In a previous post I mentioned that I had a problem with a hole that I cut in the floor to get at a pipe in one of my previous trial-and-error plumbing lessons. So this is how I ended up fixing that big hole in the floor.
I started by cutting a groove in the pieces that I needed to take aout with a circular saw. I also drilled a hole on the end so that I wouldn't be cutting too close to the end with my circular saw (didn't want to damage the adjoining piece).
This is the circular saw I used. I borrowed it from my freind Easy Rider. I lent Easy Rider and his fiance, Maple Leaf, a mitre saw that I wasn't using so they could do some molding at their place and I borrowed their circular saw to do this project. By the way, there's nothing wrong with your monitor. That saw has a freakin' laser attacthed to its head.
That's almost as good as a shark with a freakin' laser attatched to its head.
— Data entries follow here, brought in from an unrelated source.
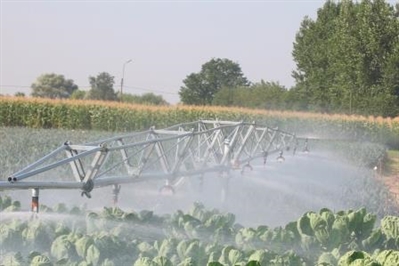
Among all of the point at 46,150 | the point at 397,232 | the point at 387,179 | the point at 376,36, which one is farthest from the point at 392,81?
the point at 397,232

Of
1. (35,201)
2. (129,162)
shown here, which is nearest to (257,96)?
(129,162)

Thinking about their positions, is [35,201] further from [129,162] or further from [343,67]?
[343,67]

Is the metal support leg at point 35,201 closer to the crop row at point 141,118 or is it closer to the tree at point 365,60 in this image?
the crop row at point 141,118

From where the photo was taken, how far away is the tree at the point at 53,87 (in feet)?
260

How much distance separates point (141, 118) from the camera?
34.0 m

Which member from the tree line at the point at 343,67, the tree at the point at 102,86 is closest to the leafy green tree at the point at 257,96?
the tree line at the point at 343,67

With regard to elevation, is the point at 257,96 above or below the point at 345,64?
below

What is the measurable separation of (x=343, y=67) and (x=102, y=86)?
38.8 meters

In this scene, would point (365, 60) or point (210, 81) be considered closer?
point (365, 60)

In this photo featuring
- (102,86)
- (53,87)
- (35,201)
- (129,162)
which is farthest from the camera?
(53,87)

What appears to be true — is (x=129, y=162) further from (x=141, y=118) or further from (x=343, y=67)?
(x=343, y=67)

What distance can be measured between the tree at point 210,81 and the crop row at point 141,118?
124 feet

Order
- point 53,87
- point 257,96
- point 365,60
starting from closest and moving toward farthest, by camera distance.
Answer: point 365,60, point 257,96, point 53,87

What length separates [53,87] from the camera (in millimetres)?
81562
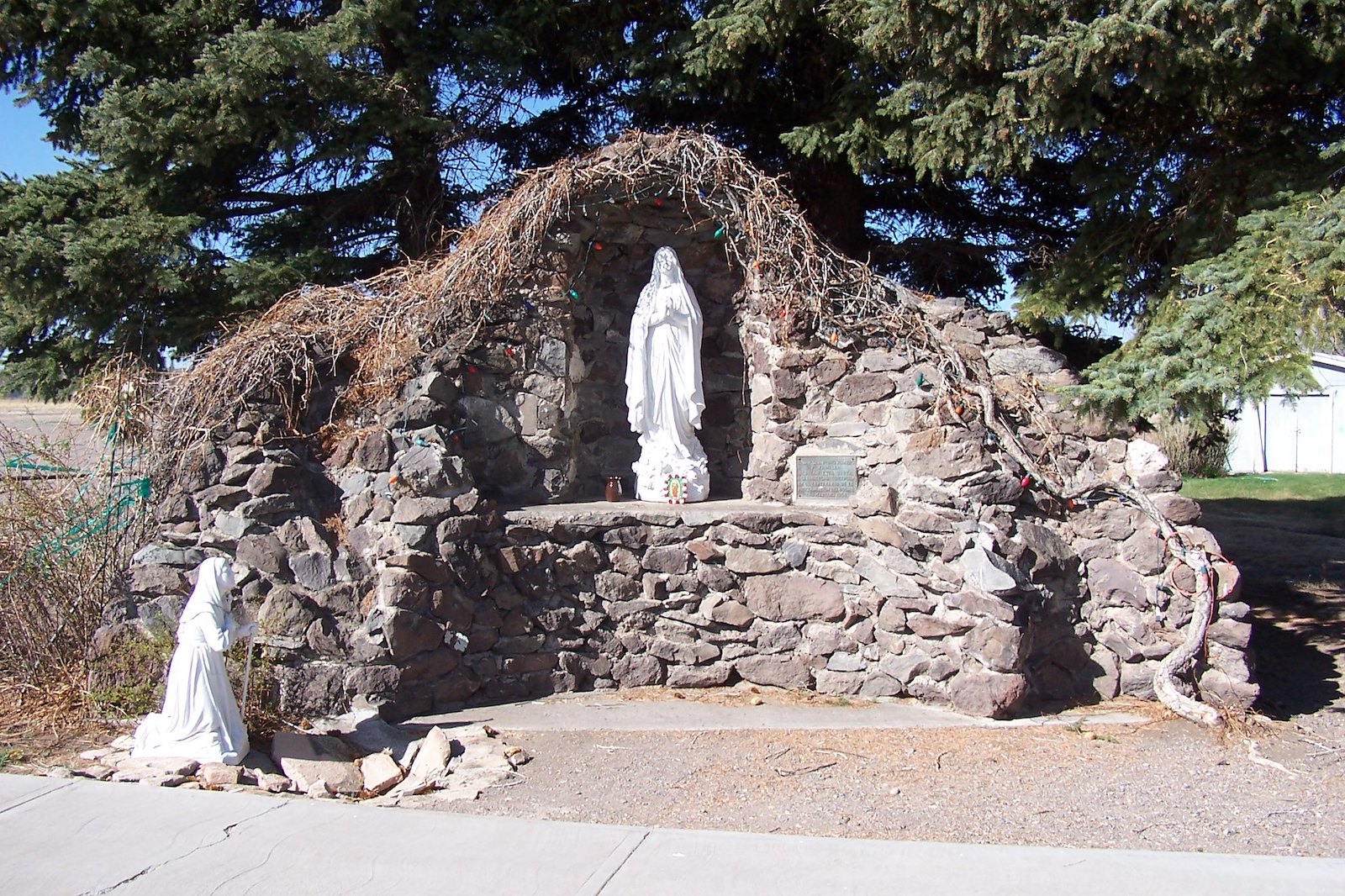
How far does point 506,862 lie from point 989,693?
333 centimetres

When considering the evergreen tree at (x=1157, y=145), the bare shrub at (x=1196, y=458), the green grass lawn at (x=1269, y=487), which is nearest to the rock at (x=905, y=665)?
the evergreen tree at (x=1157, y=145)

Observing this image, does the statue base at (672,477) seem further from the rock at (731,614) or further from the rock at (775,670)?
the rock at (775,670)

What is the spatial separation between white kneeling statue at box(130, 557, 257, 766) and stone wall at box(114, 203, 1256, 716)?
36.3 inches

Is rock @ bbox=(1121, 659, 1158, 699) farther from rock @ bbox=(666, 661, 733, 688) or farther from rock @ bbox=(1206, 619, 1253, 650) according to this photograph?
rock @ bbox=(666, 661, 733, 688)

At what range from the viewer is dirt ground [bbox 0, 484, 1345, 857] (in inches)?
173

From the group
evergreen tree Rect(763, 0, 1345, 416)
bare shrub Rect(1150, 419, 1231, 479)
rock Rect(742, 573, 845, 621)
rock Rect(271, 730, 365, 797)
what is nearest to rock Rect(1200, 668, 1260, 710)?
evergreen tree Rect(763, 0, 1345, 416)

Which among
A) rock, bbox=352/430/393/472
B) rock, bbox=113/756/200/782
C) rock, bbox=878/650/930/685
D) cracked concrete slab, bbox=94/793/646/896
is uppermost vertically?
rock, bbox=352/430/393/472

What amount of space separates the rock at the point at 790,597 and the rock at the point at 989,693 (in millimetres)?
1006

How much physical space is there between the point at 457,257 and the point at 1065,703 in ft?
16.7

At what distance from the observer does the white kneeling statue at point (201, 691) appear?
4.75m

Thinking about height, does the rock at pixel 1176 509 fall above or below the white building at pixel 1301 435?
below

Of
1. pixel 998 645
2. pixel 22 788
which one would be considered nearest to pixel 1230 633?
pixel 998 645

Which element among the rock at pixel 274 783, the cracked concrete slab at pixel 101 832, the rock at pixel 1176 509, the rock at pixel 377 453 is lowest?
the rock at pixel 274 783

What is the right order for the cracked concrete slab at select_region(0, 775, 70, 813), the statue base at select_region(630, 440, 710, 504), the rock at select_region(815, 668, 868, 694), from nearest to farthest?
the cracked concrete slab at select_region(0, 775, 70, 813), the rock at select_region(815, 668, 868, 694), the statue base at select_region(630, 440, 710, 504)
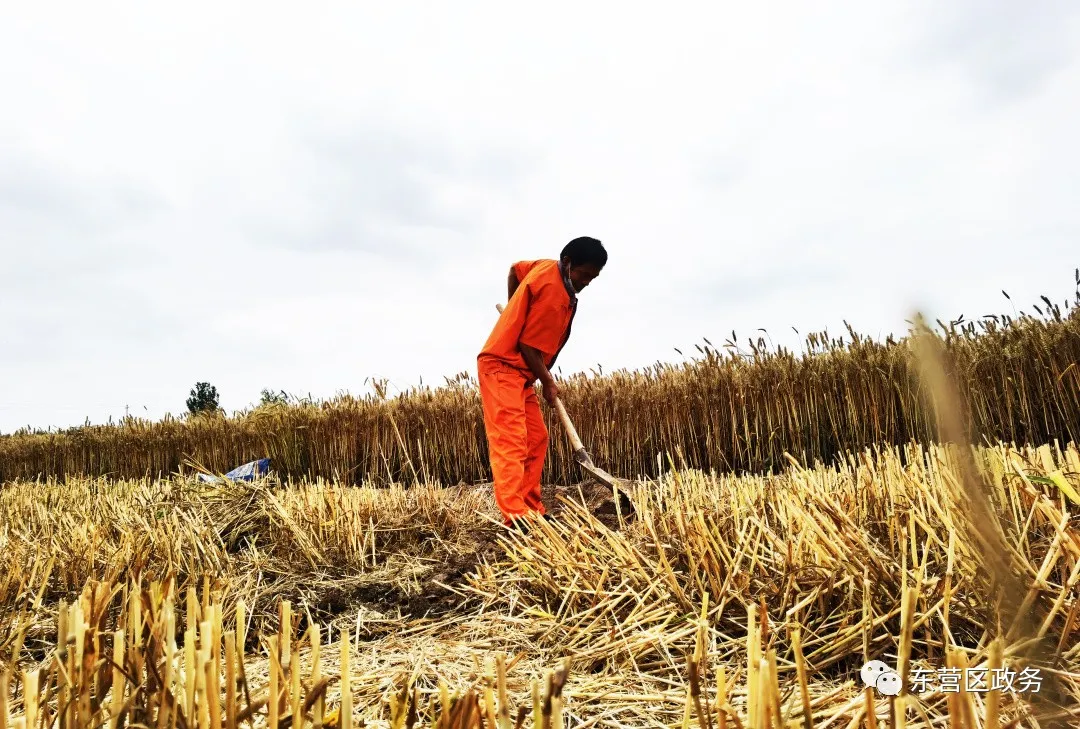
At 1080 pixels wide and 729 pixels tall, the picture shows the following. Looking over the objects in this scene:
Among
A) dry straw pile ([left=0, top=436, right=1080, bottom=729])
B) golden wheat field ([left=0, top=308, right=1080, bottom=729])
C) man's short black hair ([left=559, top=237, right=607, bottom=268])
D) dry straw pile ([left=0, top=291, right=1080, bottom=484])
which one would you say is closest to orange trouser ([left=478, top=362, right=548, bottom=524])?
golden wheat field ([left=0, top=308, right=1080, bottom=729])

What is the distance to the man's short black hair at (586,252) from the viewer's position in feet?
13.2

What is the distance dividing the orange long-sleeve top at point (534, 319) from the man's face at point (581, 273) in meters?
0.06

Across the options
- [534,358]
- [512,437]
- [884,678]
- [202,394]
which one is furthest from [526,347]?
[202,394]

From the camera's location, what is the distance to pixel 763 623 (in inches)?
57.2

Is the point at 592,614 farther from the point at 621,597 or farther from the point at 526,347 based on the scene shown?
the point at 526,347

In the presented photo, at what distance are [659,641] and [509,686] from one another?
1.41 ft

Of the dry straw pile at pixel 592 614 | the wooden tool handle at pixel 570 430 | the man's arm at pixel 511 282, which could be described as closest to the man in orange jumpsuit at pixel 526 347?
the wooden tool handle at pixel 570 430

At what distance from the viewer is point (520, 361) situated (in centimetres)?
415

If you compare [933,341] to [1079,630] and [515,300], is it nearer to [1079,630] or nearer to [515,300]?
[1079,630]

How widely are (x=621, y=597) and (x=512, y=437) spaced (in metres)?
1.99

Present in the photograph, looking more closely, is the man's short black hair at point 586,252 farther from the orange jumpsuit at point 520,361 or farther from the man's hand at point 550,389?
the man's hand at point 550,389

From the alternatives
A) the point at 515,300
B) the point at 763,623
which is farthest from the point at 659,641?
the point at 515,300

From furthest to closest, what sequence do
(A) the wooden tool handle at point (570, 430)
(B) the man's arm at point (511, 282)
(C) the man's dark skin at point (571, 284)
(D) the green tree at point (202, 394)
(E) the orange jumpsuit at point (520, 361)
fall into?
(D) the green tree at point (202, 394), (B) the man's arm at point (511, 282), (A) the wooden tool handle at point (570, 430), (C) the man's dark skin at point (571, 284), (E) the orange jumpsuit at point (520, 361)

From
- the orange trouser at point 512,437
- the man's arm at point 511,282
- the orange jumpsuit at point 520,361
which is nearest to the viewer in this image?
the orange trouser at point 512,437
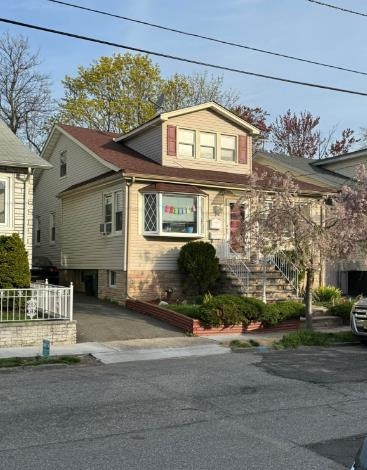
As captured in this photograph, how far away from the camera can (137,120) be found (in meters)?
40.7

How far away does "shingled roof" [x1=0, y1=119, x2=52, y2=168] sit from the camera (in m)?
17.3

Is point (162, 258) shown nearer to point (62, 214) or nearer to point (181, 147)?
point (181, 147)

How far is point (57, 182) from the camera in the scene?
1020 inches

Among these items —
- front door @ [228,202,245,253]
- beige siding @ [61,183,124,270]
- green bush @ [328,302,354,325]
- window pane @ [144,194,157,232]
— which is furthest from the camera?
front door @ [228,202,245,253]

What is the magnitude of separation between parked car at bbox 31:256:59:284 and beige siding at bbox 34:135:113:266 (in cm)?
58

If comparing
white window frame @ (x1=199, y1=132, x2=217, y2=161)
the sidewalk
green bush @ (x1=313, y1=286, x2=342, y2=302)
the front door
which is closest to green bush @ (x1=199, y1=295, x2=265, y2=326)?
the sidewalk

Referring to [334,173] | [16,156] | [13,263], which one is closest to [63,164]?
[16,156]

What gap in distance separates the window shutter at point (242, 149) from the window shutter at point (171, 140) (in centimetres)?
278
I should mention that I am old fashioned and I don't have ANY cordless tools (except for a cordless screwdriver that I have no idea how it came into my posession). I only use stuff with cords because I don't think cordless has the power I need. I usually think that if something's not working out, I just need a bigger, more powerful tool and I can get the job done. But this cordless worked surprisingly well. Maybe I'll give up my dinosaur ways and get a cordless drill next.
After I cut a gouge in the wood with the circular saw, I chiseled out the planck that I needed to remove. This was pretty difficult since the chinese chisels I got from Harbor Freight kinda' sucked. I have gotten good stuff from them in the past, but these chisels really suck the big onee.
Then I pried it out with a chisel and/or pry bar.
This is the drill I used. It's a Black & Decker Firestorm series. I don't mind giving them a free plug (but I would whore myself and endorse them for cash if they offered it). I also have an angle grinder and jigsaw by B&D Firestorm. It's nice suff, definitely worth the money.
Here is a simulation of what it looks like to pry the wood out with the pry bar (if you have invisible hands).
On the new replacement piceces of wood, I cut the tongue and the bottom half of the groove off so that I could drop the wood into the existing holes. Without cutting the toungues and grooves of, I wouldn't have been able to wedge them in.
Okay, I couldn't figure out how to fix that hole without spending a half a day bracing it from underneath. Then I had a good idea. It was bordeline genius, if I do say so myself. I added these deck supports underneath. It's at least as strong as 3/4" plywood. and I installed it in like 45 seconds...Sweet!
Then I carefully cut around the pipe and finished fixing the hole with new boards.
Like this....now all I have to do is re-connect the radiator and I can blog without the help of the little space heater that could.